[Labs-l] Partial (but dramatic) labs outage on Tuesday: 2015-02-24 1500UTC-1800UTC

Thu Feb 19 21:00:58 UTC 2015

It is with a heavy heart that I must share the news of an upcoming Labs 
maintenance window.

The labs NFS store (which you probably know as /data/project) is filling 
up rapidly and we need to add more drives.  By weird coincidence the 
actual physical space for that server in the datacenter is ALSO filling 
up, so Chris Johnson has graciously agreed to spend his day re-shuffling 
servers in order to make space for the new diskshelf.  This involves 
lots of unplugging and replugging and amounts to the fact that the NFS 
server will need to be turned off for several hours.
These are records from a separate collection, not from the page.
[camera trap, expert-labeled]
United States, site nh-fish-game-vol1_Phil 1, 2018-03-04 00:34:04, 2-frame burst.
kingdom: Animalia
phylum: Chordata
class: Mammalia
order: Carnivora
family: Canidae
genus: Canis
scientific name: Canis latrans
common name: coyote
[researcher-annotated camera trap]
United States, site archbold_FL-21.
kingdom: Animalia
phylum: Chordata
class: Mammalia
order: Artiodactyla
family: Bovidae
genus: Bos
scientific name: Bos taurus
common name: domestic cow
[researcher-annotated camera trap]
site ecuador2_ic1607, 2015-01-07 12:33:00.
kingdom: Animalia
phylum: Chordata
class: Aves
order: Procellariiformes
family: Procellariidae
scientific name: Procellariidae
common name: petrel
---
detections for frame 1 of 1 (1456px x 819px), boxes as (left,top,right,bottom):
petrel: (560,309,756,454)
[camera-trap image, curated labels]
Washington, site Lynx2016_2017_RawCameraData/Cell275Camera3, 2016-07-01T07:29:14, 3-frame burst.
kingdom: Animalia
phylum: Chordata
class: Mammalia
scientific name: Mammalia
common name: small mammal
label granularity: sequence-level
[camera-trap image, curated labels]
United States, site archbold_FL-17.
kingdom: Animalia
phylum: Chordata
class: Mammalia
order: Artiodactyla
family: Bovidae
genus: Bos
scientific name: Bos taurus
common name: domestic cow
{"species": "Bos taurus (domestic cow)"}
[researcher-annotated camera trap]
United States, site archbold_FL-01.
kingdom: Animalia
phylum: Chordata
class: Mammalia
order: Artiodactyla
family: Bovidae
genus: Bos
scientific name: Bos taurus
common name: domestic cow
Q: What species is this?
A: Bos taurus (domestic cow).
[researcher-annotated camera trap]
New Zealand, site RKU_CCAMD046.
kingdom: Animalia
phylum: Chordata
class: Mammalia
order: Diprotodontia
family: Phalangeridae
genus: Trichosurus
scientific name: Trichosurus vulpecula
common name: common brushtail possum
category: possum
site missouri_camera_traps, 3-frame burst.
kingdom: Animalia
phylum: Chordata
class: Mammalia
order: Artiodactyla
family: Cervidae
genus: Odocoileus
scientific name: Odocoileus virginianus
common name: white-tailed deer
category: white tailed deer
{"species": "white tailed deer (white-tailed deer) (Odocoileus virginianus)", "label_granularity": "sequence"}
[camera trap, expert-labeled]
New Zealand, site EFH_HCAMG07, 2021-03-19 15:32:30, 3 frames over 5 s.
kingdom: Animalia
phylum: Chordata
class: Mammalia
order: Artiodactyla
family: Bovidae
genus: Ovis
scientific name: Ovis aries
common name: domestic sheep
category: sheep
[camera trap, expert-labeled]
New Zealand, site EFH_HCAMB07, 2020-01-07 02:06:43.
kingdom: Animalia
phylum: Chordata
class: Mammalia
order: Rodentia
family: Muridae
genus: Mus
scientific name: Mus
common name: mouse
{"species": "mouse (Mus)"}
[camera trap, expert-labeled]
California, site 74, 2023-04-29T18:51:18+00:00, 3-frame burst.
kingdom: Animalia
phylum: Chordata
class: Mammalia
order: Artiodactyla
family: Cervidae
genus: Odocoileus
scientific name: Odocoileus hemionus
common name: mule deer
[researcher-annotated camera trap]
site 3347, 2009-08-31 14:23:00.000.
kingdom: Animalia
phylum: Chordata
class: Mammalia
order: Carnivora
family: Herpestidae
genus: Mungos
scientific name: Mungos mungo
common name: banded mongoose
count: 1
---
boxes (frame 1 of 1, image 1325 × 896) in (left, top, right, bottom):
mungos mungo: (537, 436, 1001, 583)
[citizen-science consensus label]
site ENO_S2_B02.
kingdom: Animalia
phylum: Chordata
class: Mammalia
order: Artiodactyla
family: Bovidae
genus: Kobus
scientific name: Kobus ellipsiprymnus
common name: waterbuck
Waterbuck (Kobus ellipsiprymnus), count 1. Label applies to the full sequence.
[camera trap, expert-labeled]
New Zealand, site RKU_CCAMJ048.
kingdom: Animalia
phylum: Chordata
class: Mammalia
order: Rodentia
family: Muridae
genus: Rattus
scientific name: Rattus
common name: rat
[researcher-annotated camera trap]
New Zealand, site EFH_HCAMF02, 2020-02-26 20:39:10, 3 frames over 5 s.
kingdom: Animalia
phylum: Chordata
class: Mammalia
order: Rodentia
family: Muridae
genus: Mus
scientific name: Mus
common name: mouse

During this window Chris will take care of another long-deferred 
maintenance task -- he's putting more RAM into the labs puppet master, 
virt1000.

What will break:

- Shared storage for all labs and tools instances.  That includes 
volumes like /data/project, /public/dumps, /data/scratch, /home

- Logins to all instances running ubuntu Precise.  (Trusty hosts will 
/probably/ still support logins.)

- Login to wikitech and manipulation of instances.

What won't break:

- Labs instances will continue to run

- Tasks running on instances will continue to run; those that don't rely 
on shared storage should be fine.

- Web proxies should keep working, if the services they support aren't 
relying on shared storage.

What will get better:

- More storage space!

- Fewer problems with dumps filling up NFS (which is basically the same 
as 'more storage space'.

- More reliable puppet runs and fewer outages with miscellaneous 
OpenStack services (which also run on virt1000)

I apologize in advance for this downtime.  Don't hesitate to contact me 
or Coren either here or on IRC with advice about how to harden your tool 
against this upcoming outage.  We will also be available on IRC during 
and after the outage to help revive things that are angry about the 
timeouts.

-Andrew